-
Notifications
You must be signed in to change notification settings - Fork 373
Description
See discussion starting from this comment. The key issue is that some CSV reading packages like to have a DataFrame as a default output: it is probably the most popular tabular data format in Julia and is preferrable to the "typed alternatives" when the data is wide (NamedTuple based alternatives have poor performance when the number of columns is in the thousands). In practice, both CSV.jl and TableReader.jl have a dependency on DataFrames which they only use so that they can output a DataFrame. Unfortunately, this causes a slowdown when loading those packages due to the complexity of the code of DataFrames. It also makes those packages less appealing as dependencies for tabular data packages that rely on alternative formats (like IndexedTables, StructArrays or TypedTables).

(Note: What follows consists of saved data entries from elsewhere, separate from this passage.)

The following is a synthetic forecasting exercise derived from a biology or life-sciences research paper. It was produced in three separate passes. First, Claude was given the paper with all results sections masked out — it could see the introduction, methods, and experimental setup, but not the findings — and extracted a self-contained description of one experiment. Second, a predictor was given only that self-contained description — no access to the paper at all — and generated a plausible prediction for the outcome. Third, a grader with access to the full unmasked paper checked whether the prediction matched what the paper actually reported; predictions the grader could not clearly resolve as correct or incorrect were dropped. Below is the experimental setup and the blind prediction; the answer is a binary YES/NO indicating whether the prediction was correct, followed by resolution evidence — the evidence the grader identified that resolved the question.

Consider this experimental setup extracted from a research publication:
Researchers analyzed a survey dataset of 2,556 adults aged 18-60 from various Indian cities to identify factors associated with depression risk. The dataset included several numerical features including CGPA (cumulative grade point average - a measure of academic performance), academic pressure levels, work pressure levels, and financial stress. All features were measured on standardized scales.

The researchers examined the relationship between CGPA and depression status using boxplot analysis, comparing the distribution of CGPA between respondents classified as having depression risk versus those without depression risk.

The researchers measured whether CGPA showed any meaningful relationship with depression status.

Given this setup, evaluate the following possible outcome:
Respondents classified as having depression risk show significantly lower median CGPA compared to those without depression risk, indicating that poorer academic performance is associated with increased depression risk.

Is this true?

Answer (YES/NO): NO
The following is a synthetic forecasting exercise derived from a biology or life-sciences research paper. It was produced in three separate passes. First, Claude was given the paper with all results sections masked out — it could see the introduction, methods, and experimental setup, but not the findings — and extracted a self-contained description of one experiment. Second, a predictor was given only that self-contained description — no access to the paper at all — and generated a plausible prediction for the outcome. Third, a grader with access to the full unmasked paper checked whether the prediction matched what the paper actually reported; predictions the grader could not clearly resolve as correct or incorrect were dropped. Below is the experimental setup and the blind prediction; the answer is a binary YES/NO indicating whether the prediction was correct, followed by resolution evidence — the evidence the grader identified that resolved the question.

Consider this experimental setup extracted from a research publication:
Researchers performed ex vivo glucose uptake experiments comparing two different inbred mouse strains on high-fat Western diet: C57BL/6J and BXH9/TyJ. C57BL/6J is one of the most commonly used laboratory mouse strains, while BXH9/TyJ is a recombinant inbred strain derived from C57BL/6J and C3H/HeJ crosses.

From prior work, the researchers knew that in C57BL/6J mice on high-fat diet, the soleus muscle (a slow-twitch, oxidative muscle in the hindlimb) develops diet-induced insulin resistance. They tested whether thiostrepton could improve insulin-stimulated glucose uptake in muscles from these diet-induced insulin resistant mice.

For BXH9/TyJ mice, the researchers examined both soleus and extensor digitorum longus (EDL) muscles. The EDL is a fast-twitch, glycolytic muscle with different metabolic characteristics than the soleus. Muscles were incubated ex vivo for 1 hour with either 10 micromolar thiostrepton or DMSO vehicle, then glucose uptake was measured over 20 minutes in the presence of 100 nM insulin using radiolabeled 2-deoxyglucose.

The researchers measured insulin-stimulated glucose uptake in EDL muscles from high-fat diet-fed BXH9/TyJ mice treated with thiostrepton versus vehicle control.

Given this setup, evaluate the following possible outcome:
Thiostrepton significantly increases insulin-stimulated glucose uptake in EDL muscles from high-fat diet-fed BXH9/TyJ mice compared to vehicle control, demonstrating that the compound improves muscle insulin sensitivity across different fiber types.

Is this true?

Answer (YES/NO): YES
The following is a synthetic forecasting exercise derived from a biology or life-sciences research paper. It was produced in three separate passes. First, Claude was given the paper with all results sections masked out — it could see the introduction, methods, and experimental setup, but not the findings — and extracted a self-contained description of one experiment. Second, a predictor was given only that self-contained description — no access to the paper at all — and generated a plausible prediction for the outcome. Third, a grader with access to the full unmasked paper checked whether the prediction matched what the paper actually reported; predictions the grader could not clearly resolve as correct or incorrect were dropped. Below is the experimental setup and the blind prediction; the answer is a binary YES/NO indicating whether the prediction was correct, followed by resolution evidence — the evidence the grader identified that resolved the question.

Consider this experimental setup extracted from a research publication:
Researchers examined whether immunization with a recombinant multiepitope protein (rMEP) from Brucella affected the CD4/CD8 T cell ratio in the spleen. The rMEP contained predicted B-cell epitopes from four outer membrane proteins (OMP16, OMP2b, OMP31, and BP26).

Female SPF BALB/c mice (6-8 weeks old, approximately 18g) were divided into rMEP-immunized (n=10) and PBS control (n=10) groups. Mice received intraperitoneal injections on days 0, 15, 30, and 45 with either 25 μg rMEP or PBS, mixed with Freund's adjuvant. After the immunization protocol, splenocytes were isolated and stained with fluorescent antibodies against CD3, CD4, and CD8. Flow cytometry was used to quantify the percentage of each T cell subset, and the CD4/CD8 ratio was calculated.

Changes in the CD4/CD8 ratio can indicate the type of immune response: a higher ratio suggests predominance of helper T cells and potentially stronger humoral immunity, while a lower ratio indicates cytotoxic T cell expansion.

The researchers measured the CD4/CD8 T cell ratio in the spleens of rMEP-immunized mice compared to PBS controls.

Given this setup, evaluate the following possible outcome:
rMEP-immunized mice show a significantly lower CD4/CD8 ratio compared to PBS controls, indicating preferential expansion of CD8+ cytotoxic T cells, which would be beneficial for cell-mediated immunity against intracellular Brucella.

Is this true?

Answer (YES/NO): NO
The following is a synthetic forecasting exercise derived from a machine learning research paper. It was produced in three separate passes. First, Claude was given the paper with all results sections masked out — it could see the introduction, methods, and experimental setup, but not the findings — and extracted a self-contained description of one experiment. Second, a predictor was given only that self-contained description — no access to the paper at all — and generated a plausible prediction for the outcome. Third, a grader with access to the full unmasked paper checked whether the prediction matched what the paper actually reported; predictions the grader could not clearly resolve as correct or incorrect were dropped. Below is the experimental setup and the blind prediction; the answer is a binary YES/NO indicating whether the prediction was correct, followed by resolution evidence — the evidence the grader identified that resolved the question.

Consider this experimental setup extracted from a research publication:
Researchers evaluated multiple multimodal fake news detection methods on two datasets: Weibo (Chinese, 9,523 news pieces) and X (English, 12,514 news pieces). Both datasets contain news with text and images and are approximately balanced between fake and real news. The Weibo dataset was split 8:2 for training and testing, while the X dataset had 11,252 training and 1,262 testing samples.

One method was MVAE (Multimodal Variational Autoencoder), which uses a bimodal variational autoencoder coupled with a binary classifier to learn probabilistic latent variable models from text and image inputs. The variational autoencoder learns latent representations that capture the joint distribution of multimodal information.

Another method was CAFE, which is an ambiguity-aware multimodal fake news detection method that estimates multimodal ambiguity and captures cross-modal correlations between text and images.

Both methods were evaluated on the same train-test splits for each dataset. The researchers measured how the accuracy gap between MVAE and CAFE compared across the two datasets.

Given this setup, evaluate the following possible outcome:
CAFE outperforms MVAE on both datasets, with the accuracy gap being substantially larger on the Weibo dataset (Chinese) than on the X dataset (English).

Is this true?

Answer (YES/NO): NO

A proposed solution is to split the DataFrame definition and constructors to a DataFramesBase packages which would have basically zero dependencies and would be very fast to load, so that CSV and TableReader can just depend on DataFramesBase. DataFrames would then reexport DataFramesBase.DataFrame so this change would not affect users.
As an added bonus, I suspect this may make it more appealing to port IndexedTables from their current "mutable table" structure (a dictionary of columns) to just using a DataFrame: converting IndexedTable to DataFrame, replacing a few columns in various ways and converting back to IndexedTable is a useful workflow.